Well, those are resolutions, I suppose, but they don't set anyone apart and I would have no better idea how to achieve them than marshall a wrestling match between Mary Berry and The Soggy Bottom Boys.

I've written about not making resolutions but creating objectives a few times over on Lightbox. For a few years, friends and I have helped each other reflect on the year past and set objectives for the coming 12 months. The objectives have helped us do some major things in life, with some colour. They are about taking a journey towards things that matter with solid mates whose opinion and respect you value.

Having a long view in mind, choosing objectives based on what that vision is, designing your way towards it and—crucially—letting other people in on it will stop life being monotone. Visualising this helps find courage to push at new doors to see which ones will fling open.


Using pictures to visualise the year ahead works, and I want to encourage you to do it.

Here are some ideas, if you're wondering where to begin:

  • Grab a huge piece of paper and draw images/tear pictures from mags to represent your vision; discover how things are connected and design pathways between them. If it's too personal to stick on the wall, roll it up and stash it for review in 6 months' time.
  • Make a Pinterest board to focus you on a project. Be specific, and make it real by designing tasks that relate to the things you have collected. I don't use my boards nearly enough but there is a link between them and this:
  • Choose a picture this week, and pin it above your desk. Tell someone about it, and why you chose it. Let it be something that carries an attitude (eg. patience, courage, generosity) and remind you why you keep on with your journey at all. Hockney helps me currently - I wrote about that too.)
  • Photographs are there for most of us, but be intentional - edit and print them! Put together a screensaver to absorb from time to time, or set yourself a visual blog project.

Life's path is far from straightforward. Enduring through inevitable fierce gusts and lumpy swell, will we be able to look back over that sea in time and say, Yes, I navigated well? Don't be afraid to accept if the horizon keeps moving and the navigation needs a redraw.
Let pictures help you find your way this year - focal points that remind you often why you choose to travel towards those things in the first place.

Have a really happy new year people.


* and btw, music does it too:

{Today's Soundtrack: Tom Odell - Sense}

_sweet christmas greetings

Many of you reading this have been a really big part of this massive year at Lizzie HQ so I'm sending you huge Christmas cheers in this seasonal post! Here's raising a little glass of sweet sherry in your direction and (as is my insatiable habit) coming over a little reflective while looking back on a year packed with change and surprise (must be the shiny baubles). For lots of people, there's a lot to take stock of. If you will, draw up to the virtual fireside and ponder while the festive tunes croon on in the background:
So, think back to this time last year. 

Can you say what is different today? What wheels have you set in motion in the past 12 months that weren't moving this time last year?


What books have you written, exhibitions mounted and speeches given, manifestos drafted and brave approaches made to new collaborators?

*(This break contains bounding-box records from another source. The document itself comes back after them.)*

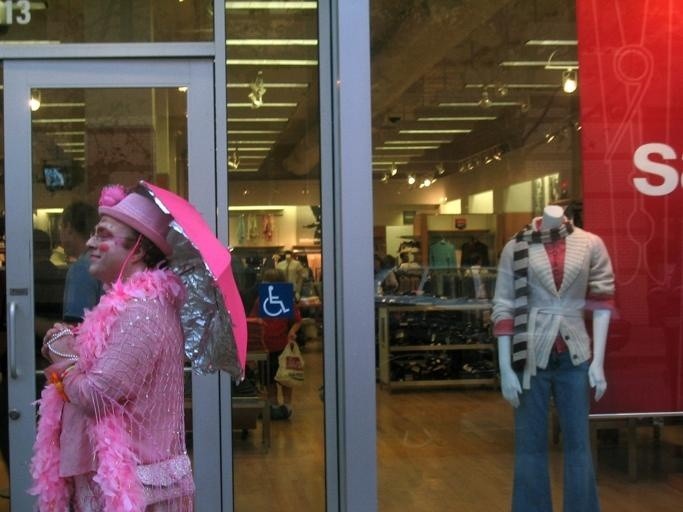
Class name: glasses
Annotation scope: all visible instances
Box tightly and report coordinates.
[90,231,137,241]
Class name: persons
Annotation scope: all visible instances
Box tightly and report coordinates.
[26,194,196,512]
[32,228,63,401]
[488,205,616,512]
[277,253,306,300]
[246,268,303,421]
[377,255,400,296]
[35,200,105,339]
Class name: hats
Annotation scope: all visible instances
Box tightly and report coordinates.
[98,192,175,257]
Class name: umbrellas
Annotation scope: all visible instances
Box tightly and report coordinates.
[124,180,248,385]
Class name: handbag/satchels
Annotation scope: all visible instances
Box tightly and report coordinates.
[274,341,305,388]
[135,455,195,506]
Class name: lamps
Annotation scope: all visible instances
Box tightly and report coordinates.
[228,150,240,169]
[246,78,266,109]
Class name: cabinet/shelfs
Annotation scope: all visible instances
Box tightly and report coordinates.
[377,305,500,394]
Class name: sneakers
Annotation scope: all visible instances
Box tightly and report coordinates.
[258,404,292,420]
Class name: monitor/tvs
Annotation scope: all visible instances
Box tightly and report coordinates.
[38,157,77,191]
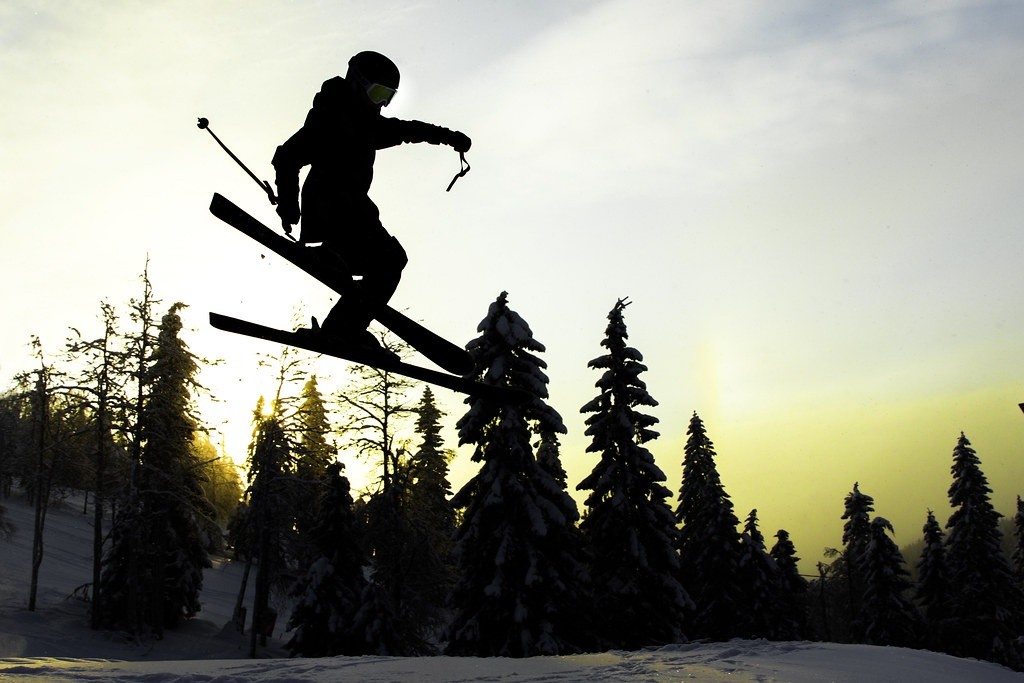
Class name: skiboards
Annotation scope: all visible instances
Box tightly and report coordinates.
[209,312,563,427]
[208,191,474,375]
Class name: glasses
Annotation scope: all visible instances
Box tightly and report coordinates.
[365,83,395,106]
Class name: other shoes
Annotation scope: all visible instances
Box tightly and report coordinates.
[317,327,380,349]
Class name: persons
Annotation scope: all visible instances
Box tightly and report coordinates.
[273,50,472,353]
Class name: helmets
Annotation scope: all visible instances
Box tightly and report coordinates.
[347,51,400,89]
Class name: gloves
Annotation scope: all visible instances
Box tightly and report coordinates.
[278,195,299,225]
[453,131,471,152]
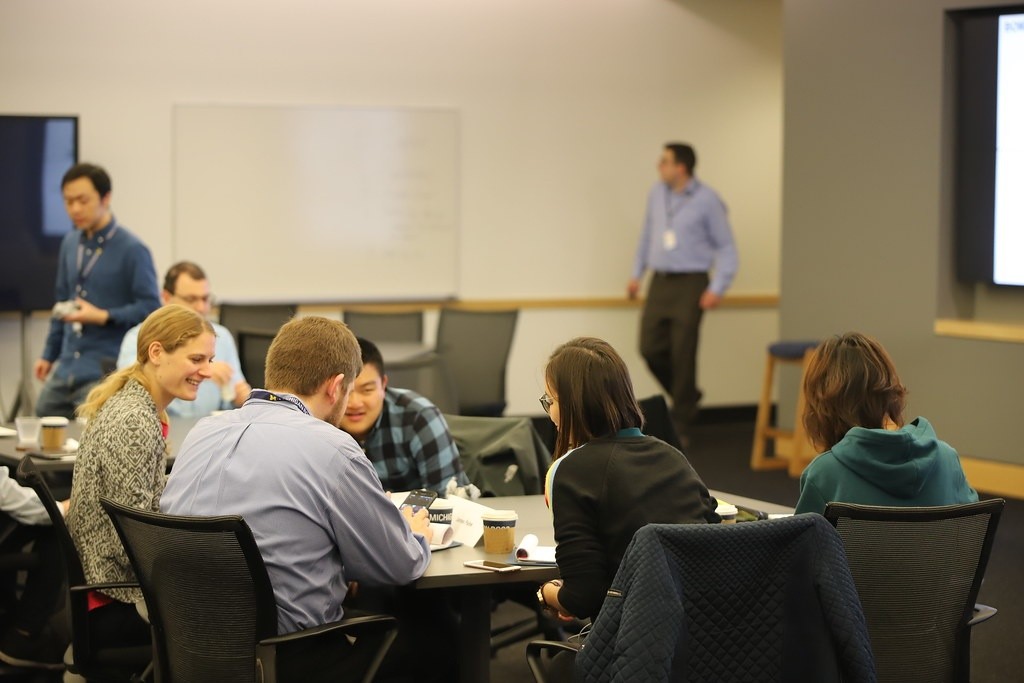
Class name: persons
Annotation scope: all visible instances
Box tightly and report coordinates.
[36,164,160,421]
[535,336,723,683]
[70,261,472,683]
[0,466,72,669]
[794,330,980,683]
[626,143,736,446]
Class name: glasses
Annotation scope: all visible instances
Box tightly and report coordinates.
[539,393,558,413]
[174,292,209,303]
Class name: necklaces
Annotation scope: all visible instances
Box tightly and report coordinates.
[883,423,896,425]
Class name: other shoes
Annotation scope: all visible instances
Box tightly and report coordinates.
[676,433,692,451]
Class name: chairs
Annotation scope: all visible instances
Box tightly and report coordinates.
[0,301,1005,683]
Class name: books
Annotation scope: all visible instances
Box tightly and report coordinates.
[27,449,76,459]
[515,534,556,563]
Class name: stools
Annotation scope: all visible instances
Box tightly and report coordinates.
[750,340,824,471]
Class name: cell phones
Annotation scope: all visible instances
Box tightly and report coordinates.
[398,489,437,518]
[463,560,522,573]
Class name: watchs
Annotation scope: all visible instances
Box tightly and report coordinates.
[537,581,561,610]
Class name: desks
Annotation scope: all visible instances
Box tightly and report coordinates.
[416,489,797,683]
[0,418,200,503]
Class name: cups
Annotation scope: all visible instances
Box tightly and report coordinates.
[15,416,43,450]
[40,417,69,450]
[481,510,518,554]
[427,508,453,526]
[720,514,736,525]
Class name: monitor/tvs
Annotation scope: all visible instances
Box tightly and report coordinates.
[0,115,80,312]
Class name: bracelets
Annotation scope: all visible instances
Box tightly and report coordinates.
[99,317,111,328]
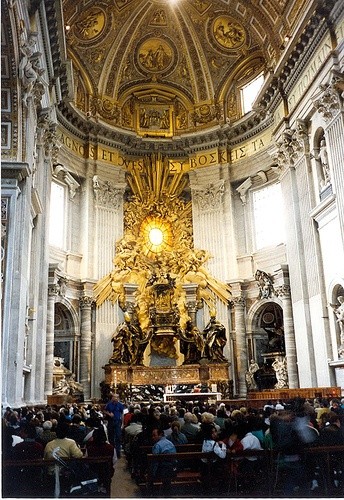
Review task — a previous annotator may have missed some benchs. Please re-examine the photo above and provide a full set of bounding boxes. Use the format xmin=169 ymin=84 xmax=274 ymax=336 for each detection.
xmin=2 ymin=435 xmax=344 ymax=499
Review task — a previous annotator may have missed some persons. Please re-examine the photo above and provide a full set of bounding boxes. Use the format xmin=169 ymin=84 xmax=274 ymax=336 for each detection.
xmin=13 ymin=28 xmax=344 ymax=209
xmin=105 ymin=309 xmax=231 ymax=367
xmin=1 ymin=403 xmax=112 ymax=498
xmin=122 ymin=396 xmax=344 ymax=498
xmin=103 ymin=393 xmax=126 ymax=460
xmin=51 ymin=373 xmax=84 ymax=396
xmin=246 ymin=268 xmax=344 ymax=391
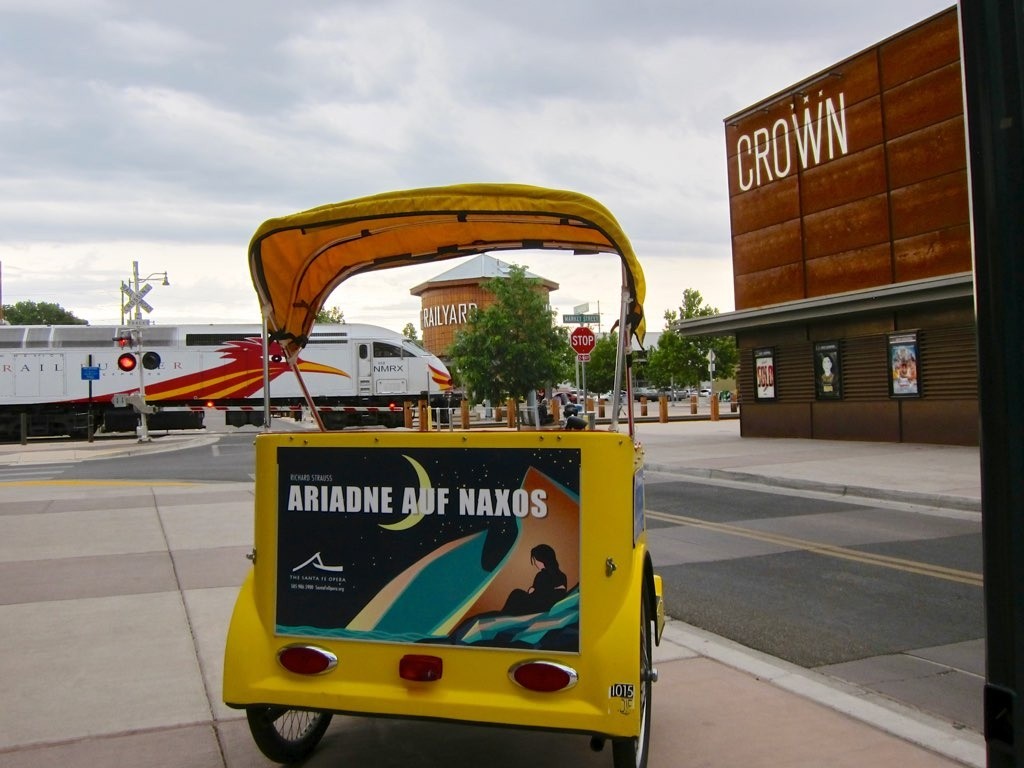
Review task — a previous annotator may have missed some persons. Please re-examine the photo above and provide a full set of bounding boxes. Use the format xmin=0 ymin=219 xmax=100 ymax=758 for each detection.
xmin=538 ymin=399 xmax=554 ymax=424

What chats have been had over the precious teacup as you sculpt projects and relationships, and after that, who has joined you on the journey, decided on a different path...

...or maybe even been born into your life?


Maybe it's not a person that's been born - maybe it's your Project Of A Lifetime.


And in the middle of all that, what things have stayed the same, necessarily so? Kept, preserved, treasured.


Could you name your favourite 3 places of the year, where things happened, and the people they happened with? Places and spaces come and go as theatre scenery. Don't forget your visual backdrops.


What have your soundtracks been?

Most of all, are you doing anything to mark and appreciate the changes? 

For all these things, there are plenty of reasons why the Christmas humbug could be tasting very sweet this year, so there's a special thing I want to do, thanks to you.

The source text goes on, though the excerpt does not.